- **Extract to read**
# # #

Population (2022-12-31)
- • Total: 713
- • Density: 130/km^{2} (330/sq mi)
- Time zone: UTC+01:00 (CET)
- • Summer (DST): UTC+02:00 (CEST)
- Postal codes: 67294
- Dialling codes: 06352
- Vehicle registration: KIB
- Website: www.orbis-pfalz.de

= Orbis, Rhineland-Palatinate =

Orbis is a municipality in the Donnersbergkreis district, in Rhineland-Palatinate, Germany.

==Geography==
Orbis is located about 40 km (25 mi) south of Mainz. It is situated in the Hills between Rhenish Hesse and the North Palatine Uplands. The Selz river has its source at the eastern edge of the village.

Neighbouring municipalities are Offenheim, Morschheim, Kirchheimbolanden and Oberwiesen.

==History==
Until the 18th century the village was part of Nassau-Weilburg and administered from Kirchheimbolanden.

After the War of the First Coalition Orbis was occupied and later annexed by France with the Treaty of Campo Formio in 1797. From 1798 to 1814 it belonged to the French Departement du Mont-Tonnerre. After the Congress of Vienna the region was first given to Austria (1815) and later to Bavaria (1816).

# # #

- **Data extract**
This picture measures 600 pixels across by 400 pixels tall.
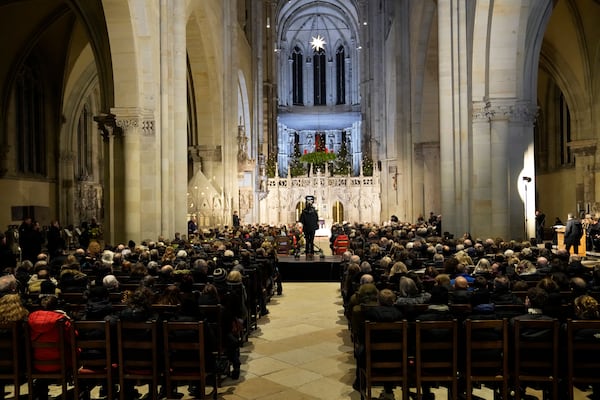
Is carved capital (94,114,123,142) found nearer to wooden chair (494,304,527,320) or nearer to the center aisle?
the center aisle

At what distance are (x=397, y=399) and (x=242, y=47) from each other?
103ft

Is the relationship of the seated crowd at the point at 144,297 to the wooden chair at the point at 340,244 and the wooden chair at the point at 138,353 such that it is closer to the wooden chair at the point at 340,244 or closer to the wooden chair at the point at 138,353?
the wooden chair at the point at 138,353

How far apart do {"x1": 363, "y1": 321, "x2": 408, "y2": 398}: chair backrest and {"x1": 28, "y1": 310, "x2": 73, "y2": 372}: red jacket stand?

# # #

Please name the river that the article on Orbis says has its source at the eastern edge of the village.

The Selz river.